### [What the exercise asks]
In the records below, find the line containing "woman at the" and the line containing "The Water Project: Silungai". Give again exactly those lines and every line between them, omitting the pictures.
Data for processing Start Marker
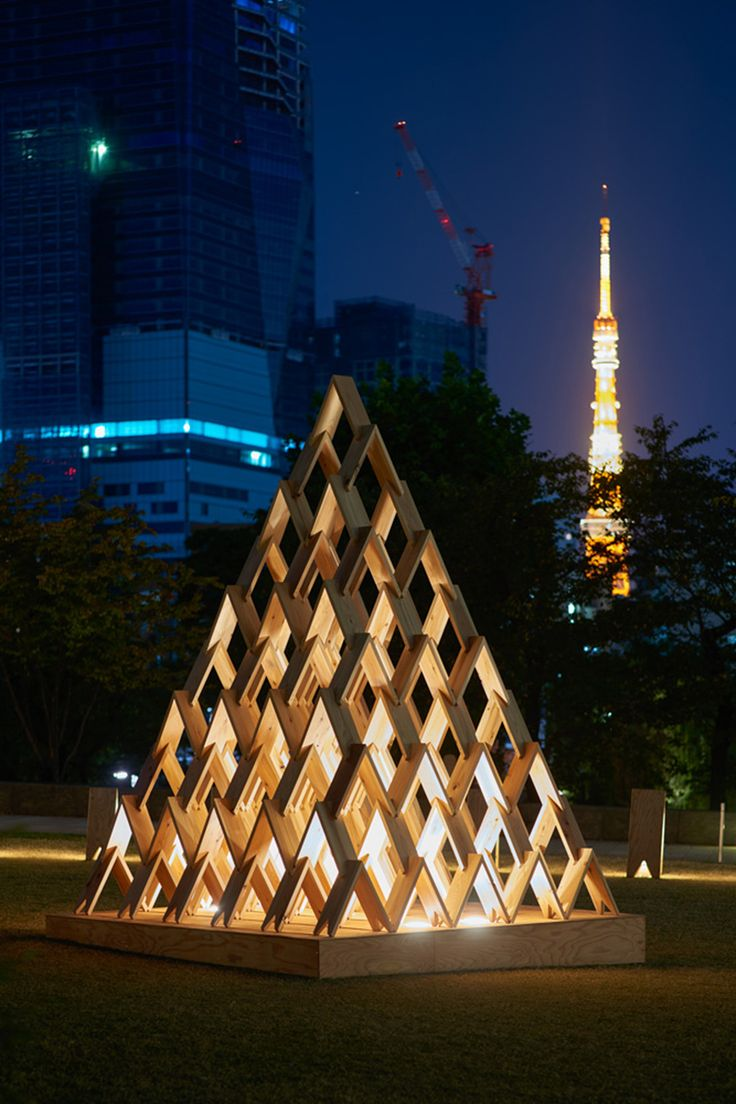 TSUMIKI Tokyo, Japan (Pavilion) 2014.12-2015.8 Toy, Pavilion Tsumiki is a set of wooden blocks designed primarily for children's play. This is a light version of it like a bunch of twigs. Instead of piling up solid blocks in masonry as you do with Tsumiki, use of twigs aims to reach a big whole by weaving up thin and narrow sticks. Here we used cedar from Miyazaki prefecture of 7mm-thick and reinforced its corners in a traditional method called Nukisashi (taking out and putting in), to build…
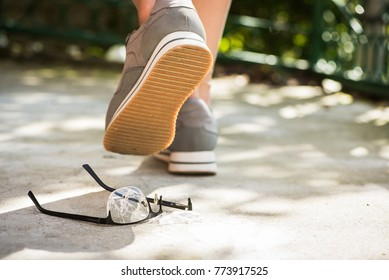 woman at the walk stepped on the glasses. unfortunate incident on the street. broken eyeglasses on asphalt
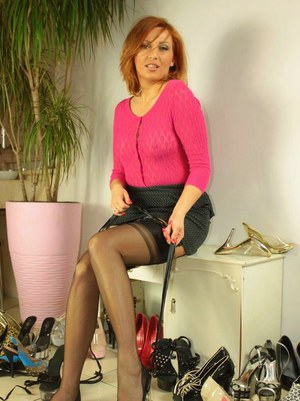 Hot redhead MILF Vixen Nylons flaunting firm boobs in ribboned black stockings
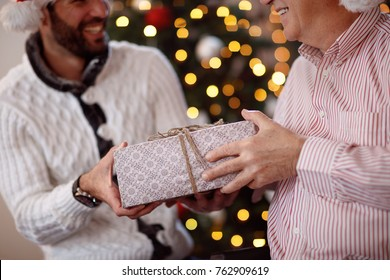 sharing gift on Christmas-Father giving present to son close up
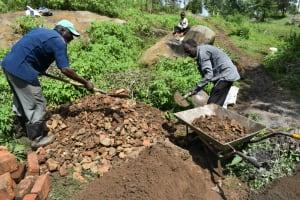 The Water Project: Silungai B Community, Tali Saya Spring -  Community Members Mix Materials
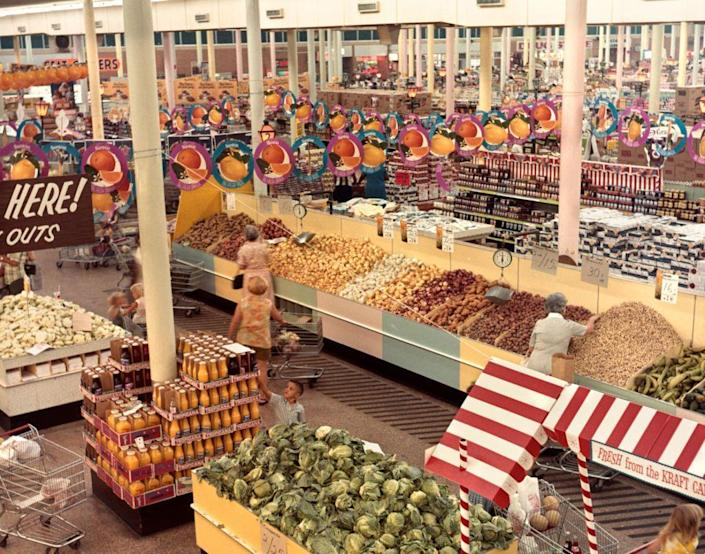 <p>An aerial view of this busy supermarket in New Orleans shows a fully stocked produce section with plenty of signage for as far as the eye can see.</p>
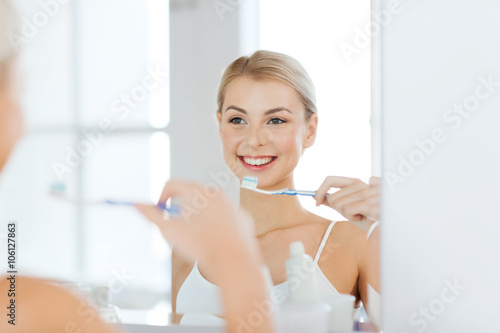 Valokuva  woman with toothbrush cleaning teeth at bathroom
Data for processing End Marker
### [Task response]
 woman at the walk stepped on the glasses. unfortunate incident on the street. broken eyeglasses on asphalt
 Hot redhead MILF Vixen Nylons flaunting firm boobs in ribboned black stockings
 sharing gift on Christmas-Father giving present to son close up
 The Water Project: Silungai B Community, Tali Saya Spring -  Community Members Mix Materials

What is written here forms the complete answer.